Task prompt: Below is a block of entries; repeat exactly the lines starting at the line that contains "Researchers performed a" and ending at the line that contains "The meta-analysis involved", both included.

Dataset excerpts:
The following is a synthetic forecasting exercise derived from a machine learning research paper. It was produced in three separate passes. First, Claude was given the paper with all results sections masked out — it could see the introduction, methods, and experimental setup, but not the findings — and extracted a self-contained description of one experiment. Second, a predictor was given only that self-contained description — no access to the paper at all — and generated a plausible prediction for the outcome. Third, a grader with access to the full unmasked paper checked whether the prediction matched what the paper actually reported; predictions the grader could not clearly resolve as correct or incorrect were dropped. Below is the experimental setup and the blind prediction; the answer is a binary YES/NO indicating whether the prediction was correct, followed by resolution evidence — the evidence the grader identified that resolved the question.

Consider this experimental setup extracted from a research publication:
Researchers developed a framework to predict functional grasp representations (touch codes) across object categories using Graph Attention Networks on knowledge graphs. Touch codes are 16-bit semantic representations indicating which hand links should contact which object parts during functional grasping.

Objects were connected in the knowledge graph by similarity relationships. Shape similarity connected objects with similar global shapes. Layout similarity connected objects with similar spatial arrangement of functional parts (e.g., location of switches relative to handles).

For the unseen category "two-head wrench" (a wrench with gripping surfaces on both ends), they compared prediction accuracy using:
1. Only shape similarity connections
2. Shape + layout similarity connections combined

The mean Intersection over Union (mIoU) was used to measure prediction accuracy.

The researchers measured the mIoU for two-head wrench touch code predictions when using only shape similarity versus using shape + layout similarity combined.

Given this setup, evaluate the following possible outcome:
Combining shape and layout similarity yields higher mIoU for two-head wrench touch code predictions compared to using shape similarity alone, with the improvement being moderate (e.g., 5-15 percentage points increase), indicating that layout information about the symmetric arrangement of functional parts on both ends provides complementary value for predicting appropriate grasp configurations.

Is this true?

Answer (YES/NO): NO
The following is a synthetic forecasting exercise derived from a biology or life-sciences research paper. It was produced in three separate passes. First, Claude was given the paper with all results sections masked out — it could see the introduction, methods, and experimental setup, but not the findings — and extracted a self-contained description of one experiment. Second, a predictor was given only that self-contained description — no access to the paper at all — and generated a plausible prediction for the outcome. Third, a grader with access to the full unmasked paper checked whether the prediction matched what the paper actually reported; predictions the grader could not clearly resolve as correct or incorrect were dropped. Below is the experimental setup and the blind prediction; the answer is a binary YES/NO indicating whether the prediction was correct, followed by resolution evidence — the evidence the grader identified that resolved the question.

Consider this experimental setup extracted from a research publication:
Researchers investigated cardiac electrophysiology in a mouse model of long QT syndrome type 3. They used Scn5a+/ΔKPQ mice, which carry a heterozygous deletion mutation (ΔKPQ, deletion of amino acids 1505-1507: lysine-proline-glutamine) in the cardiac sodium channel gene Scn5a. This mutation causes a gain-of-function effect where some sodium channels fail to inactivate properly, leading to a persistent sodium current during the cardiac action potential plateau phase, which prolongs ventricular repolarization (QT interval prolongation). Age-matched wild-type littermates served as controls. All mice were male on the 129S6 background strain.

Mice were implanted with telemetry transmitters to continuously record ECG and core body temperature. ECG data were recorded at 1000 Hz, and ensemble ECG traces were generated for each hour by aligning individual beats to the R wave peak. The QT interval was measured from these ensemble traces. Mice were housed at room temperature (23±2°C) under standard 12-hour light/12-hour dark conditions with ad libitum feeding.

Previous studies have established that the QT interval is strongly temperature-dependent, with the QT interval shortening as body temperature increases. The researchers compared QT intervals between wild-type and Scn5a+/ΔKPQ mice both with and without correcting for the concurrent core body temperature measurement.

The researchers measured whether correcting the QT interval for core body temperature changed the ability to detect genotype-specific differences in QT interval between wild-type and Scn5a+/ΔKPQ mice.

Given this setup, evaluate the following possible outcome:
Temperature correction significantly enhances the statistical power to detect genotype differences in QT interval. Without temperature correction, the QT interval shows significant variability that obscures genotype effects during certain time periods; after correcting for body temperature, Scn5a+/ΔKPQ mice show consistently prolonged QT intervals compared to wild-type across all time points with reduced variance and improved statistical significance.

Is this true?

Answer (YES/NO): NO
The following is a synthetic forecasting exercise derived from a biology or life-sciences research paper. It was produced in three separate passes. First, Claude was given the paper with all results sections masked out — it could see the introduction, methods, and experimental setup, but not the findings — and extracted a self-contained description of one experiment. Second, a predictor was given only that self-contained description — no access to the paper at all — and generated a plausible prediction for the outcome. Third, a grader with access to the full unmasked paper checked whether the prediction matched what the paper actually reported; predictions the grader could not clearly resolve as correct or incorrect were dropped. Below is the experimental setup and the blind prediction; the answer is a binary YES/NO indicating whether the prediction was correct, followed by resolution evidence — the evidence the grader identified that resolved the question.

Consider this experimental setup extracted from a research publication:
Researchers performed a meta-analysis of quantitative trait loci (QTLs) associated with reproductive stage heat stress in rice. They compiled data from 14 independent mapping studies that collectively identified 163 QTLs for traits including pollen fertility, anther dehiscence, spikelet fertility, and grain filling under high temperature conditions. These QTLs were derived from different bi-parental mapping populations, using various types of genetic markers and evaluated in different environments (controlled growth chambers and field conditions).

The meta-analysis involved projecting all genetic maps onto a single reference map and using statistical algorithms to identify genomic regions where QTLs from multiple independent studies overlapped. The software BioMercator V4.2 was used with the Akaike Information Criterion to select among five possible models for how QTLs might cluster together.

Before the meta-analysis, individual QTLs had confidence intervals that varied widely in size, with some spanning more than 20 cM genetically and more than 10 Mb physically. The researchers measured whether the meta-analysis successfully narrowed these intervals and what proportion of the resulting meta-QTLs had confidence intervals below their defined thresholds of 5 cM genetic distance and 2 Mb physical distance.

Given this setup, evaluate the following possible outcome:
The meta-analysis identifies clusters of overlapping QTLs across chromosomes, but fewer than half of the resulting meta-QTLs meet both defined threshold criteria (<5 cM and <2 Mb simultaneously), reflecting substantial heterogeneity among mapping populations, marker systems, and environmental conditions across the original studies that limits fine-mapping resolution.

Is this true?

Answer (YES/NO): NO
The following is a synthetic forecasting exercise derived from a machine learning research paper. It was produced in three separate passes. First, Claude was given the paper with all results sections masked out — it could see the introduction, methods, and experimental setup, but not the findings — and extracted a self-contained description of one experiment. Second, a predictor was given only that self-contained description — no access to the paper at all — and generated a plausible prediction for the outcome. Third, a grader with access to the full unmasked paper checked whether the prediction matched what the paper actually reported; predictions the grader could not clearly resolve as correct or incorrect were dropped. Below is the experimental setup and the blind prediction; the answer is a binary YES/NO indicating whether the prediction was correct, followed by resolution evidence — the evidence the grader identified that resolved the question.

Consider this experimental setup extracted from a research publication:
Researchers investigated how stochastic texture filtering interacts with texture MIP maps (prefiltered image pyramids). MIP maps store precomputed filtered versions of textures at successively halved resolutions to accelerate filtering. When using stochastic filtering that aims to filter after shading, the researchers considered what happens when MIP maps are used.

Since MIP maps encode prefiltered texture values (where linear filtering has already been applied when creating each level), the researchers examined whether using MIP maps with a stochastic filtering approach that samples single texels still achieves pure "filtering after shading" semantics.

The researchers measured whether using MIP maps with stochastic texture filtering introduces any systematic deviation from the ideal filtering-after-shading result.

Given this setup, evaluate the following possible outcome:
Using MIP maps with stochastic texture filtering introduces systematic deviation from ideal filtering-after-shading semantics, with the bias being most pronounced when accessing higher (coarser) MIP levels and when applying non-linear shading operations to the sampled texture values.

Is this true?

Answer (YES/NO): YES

Task response:
Researchers performed a meta-analysis of quantitative trait loci (QTLs) associated with reproductive stage heat stress in rice. They compiled data from 14 independent mapping studies that collectively identified 163 QTLs for traits including pollen fertility, anther dehiscence, spikelet fertility, and grain filling under high temperature conditions. These QTLs were derived from different bi-parental mapping populations, using various types of genetic markers and evaluated in different environments (controlled growth chambers and field conditions).

The meta-analysis involved projecting all genetic maps onto a single reference map and using statistical algorithms to identify genomic regions where QTLs from multiple independent studies overlapped. The software BioMercator V4.2 was used with the Akaike Information Criterion to select among five possible models for how QTLs might cluster together.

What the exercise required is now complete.